Funding Home and Community Based Services (HCBS) Waivers in the South
Plain Language Policy Fact Sheet
What are Home and Community Based Service Waivers?
Home and Community Based Service (HCBS) Waivers are services paid for by the state government through Medicaid. HCBS Waivers allow people of all ages with different types of disabilities to live in their communities instead of institutions. Institutions include hospitals and nursing homes.
HCBS waivers pay for:
Personal medical supplies, including adult diapers, prescription food, wipes, CPAP tubes, oxygen filters, and more that someone might need because of their disability
Emergency alert system, like a necklace or keychain that someone can press a button and call 911
Personal care assistants, who are care workers that help a disabled person with daily life activities like bathing, cleaning, cooking, dressing and more.
What is the situation in the South?
The disability community is facing a care crisis.
The care crisis means that disabled people do not have access to the care that is their legal right.
The care workers that help disabled people are also impacted by the care crisis.
Care workers do not get paid a wage that supports them and that means less care workers to help disabled people.
Disabled people are waiting on HCBS waiver waitlists to get the services they need. Disabled people must already have Medicaid before they can even apply to be on the waitlist.

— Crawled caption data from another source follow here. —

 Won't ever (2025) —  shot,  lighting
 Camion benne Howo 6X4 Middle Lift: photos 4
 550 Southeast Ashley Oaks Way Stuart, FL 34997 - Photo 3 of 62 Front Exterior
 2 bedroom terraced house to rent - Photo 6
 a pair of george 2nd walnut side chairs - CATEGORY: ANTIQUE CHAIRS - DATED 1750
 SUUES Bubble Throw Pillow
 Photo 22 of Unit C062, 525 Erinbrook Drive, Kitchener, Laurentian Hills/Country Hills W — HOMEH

Many disabled people in the South have to wait 10 years or longer on the HCBS waiver waitlists. In some states, the state government sometimes decides to not give some disabled people the services they need, even after they have waited for years.
What are the facts?
The South has the most people waiting on HCBS waiver waitlists.
The South makes up for more than 3/4 of all people on HCBS waiver waitlists in 2023 in the United States.
The three states with the longest waitlists make up 2/3 of all people on HCBS waiver waitlists in 2023 in the United States.
These 3 states are:
Texas (342,575 disabled people waiting for care)
Florida (77,123 disabled people waiting for care)
South Carolina (41,078 disabled people waiting for care)
Two disabled women, named Lois Curtis and Elaine Wilson, sued the State of Georgia for denying them access to home and community based care. The Olmstead Decision came from this lawsuit in 1999. This legal decision means disabled people across the United States have the right to home and community based care.
A 2024 report published by New Disabled South found that there are 27% more Black disabled people on the HCBS waiver waitlist than white people in Georgia.
Many Black disabled people have more barriers to getting home and community based care because of racism in systems like healthcare and benefits.
Why are HCBS Waivers Important?
Disabled people need Home and Community Based Services to survive.
A 2023 national study found that disabled people who were in institutions died more often during the COVID-19 pandemic than disabled people that lived in their communities.
Disabled people have the right to make their own choices about how they live their lives.
Disabled people have the right to live in the setting that has the most freedom. Disabled people’s freedom is taken from them in institutions.
What needs to be done?
Most states in the South had a budget surplus with leftover money from their 2023 budgets.
The South should not have leftover money when care workers do not have fair pay.
The South should not have leftover money when disabled people do not have care.
States in the South must pay for more HCBS waivers so people can have the care they need.
States in the South must increase pay for care workers who help disabled people with HCBS waivers.
Care workers in The South need fair pay now.
Disabled people in The South need care now.